New York - In the current economic environment there is a much greater than usual need to get the overall market right. This raises the profile of the Economic generalists and Investment Strategy research groups. In our taxonomy, the former encompasses the economic forecasters, while the latter takes these forecasts and allocates investments among asset categories. These categories can be Equity, Bonds and Cash; International allocations for one asset; or international asset allocations and portfolio strategy in each country.

Studies indicate that as much as 70% of the potential return in the markets relates to getting the market cycle right. Therefore the stakes are high in getting the cycle right this time. A Wall Street Journal article in this morning's paper discusses a survey of 52 economists on the odds that the economy is heading towards recession at 49%, compared to 40% from the January survey.

Another article in the Wall Street Journal his morning reflects upon the forecasters that had the best read on the economy in 2007. Of the 59 participants the WSJ economic outlook Lehman's Ethan Harris was first, followed in order of rank by Dean Maki of Barclays, Maria Fiorini Ramirez of MFR Inc, Robert McGee Of US Trust and, Neal Soss of Credit Suisse.

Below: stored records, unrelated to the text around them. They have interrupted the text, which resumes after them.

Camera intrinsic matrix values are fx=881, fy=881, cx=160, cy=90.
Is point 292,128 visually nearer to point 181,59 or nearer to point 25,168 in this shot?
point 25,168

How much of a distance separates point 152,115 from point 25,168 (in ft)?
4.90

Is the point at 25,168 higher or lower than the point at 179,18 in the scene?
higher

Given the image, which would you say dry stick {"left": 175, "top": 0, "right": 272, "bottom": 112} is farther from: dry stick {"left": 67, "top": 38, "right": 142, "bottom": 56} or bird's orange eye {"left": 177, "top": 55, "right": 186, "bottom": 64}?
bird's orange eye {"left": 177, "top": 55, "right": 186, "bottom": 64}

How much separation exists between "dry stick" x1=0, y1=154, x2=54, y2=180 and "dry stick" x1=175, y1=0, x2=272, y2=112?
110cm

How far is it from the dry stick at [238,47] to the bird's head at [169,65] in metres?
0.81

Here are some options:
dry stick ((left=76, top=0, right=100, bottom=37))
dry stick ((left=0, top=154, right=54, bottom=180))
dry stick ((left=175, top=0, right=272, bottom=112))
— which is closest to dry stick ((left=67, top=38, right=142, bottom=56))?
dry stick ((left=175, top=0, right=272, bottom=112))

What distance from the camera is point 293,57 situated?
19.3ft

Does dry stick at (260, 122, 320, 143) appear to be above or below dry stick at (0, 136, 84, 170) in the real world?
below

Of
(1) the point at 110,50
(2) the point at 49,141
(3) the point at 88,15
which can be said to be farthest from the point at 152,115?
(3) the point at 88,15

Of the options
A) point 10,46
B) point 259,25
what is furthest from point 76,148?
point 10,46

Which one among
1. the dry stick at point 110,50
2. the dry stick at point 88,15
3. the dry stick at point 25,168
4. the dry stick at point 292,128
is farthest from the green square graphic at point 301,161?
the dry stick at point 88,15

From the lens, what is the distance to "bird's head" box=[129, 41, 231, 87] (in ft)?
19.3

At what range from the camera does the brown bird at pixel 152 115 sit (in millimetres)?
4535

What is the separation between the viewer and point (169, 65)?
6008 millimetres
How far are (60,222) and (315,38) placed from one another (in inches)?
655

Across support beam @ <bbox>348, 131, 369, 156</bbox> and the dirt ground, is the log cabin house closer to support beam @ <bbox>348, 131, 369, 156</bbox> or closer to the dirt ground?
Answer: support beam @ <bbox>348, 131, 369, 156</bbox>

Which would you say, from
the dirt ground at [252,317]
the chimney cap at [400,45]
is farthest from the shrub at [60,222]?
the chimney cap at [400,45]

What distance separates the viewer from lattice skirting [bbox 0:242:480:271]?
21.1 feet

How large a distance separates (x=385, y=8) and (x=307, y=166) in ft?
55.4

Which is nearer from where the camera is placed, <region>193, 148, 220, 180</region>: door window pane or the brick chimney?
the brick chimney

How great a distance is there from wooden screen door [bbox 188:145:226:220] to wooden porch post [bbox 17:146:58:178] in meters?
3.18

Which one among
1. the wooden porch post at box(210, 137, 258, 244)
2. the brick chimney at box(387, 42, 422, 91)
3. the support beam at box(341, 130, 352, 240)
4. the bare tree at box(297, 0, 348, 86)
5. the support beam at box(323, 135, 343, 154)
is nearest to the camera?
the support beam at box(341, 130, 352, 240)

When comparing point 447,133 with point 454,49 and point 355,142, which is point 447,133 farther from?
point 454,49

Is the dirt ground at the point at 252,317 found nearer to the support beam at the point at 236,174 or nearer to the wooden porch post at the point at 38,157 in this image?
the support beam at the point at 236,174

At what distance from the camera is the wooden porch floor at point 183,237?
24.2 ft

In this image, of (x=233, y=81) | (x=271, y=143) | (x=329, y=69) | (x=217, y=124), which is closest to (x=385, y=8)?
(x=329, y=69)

In the Integrity Research knowledgebase, we have a total of 67 economic generalists, 30 investment strategists, 7 that specialize in capital flows analysis and 10 that specialize in policy, and three that specialize in political risks.

As the coming year unfolds we will see exactly what the story brings. At Integrity we have done a quick and dirty analysis of the January effect. One of quasi-theories about the stock market is that whatever happens in January to the stock market reflects what will happen to the balance of the year. More specifically, if the markets are off in January, they will be off for the year. We did a regression of this effect as well as divide the results in quintiles according to the results in January. According to our analysis--remember this is Q&D--the decline in January points to a decline in the Dow for entire year of between 8% and 10%. If so, we are nearly done with the downside.